Paris Internationale nasce a Parigi oltre dieci anni fa come alternativa al modello fieristico dominante. Quale esigenza concreta vi ha spinto allora a costruire una piattaforma autonoma?

All’inizio la questione era molto pragmatica: per molte gallerie della nostra generazione partecipare alle grandi fiere stava diventando economicamente insostenibile, ma soprattutto poco pertinente. Pagavamo costi molto alti per adattarci a formati standardizzati che non permettevano di presentare il lavoro degli artisti in modo adeguato. Paris Internationale è nata da lì: dall’idea di condividere uno spazio, ridurre drasticamente i costi e riprendere controllo su come esporre. Volevamo creare condizioni in cui fosse possibile proporre progetti più complessi — anche rischiosi — senza doverli semplificare per renderli “vendibili” in pochi giorni.

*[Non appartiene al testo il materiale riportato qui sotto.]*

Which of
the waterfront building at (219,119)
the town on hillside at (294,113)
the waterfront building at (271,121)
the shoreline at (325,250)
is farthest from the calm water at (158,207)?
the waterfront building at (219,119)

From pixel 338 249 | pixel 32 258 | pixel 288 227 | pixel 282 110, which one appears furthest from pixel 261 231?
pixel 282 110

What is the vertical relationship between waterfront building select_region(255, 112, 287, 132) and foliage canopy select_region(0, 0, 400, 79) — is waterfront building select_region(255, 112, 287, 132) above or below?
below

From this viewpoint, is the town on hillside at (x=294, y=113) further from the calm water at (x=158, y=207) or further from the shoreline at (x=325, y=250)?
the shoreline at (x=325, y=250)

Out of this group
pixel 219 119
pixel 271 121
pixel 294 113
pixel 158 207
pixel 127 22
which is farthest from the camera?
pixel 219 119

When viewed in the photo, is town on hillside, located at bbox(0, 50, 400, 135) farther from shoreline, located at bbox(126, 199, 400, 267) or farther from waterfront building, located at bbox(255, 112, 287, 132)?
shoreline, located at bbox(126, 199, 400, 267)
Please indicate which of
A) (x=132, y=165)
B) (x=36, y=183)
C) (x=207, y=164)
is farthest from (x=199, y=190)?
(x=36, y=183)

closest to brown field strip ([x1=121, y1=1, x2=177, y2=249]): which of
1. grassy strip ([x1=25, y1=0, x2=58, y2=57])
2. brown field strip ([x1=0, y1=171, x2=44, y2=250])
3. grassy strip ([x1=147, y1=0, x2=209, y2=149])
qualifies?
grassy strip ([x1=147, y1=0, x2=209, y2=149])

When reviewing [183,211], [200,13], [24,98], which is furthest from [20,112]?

Oggi portate il progetto a Milano. Questa espansione è un'evoluzione naturale o una risposta a trasformazioni recenti del sistema dell'arte?

Non è stata una decisione strategica nel senso classico, né una replica di format. È il risultato di una serie di condizioni che si sono allineate. Negli ultimi anni abbiamo visto Milano cambiare molto, sia sul piano istituzionale sia sul piano del collezionismo, e allo stesso tempo diverse gallerie della rete di Paris Internationale avevano già un rapporto diretto con la città. Quindi sì, è un’evoluzione naturale, ma anche una risposta a un sistema che oggi richiede maggiore flessibilità: non ha più senso pensare a un unico centro, mentre diventa interessante attivare contesti diversi quando sono pronti.

Che cosa cambia nel passaggio da Parigi a Milano?

A Milano cambia soprattutto il contesto di ricezione. Qui il rapporto con l’arte è molto intrecciato con il design e con la produzione, e questo si riflette anche nel modo in cui si guarda e si colleziona. È un ambiente in cui l’attenzione per la forma e per l’oggetto è molto sviluppata, e questo inevitabilmente incide.

Cosa invece rimane invariato per preservare l'identità della fiera?

Quello che non cambia è il modo in cui lavoriamo: selezione molto precisa, progetti pensati come veri e propri display espositivi e una forte responsabilità delle gallerie rispetto a quello che presentano. Non è una fiera in cui si “porta il meglio in stock”, ma in cui si costruisce qualcosa di specifico.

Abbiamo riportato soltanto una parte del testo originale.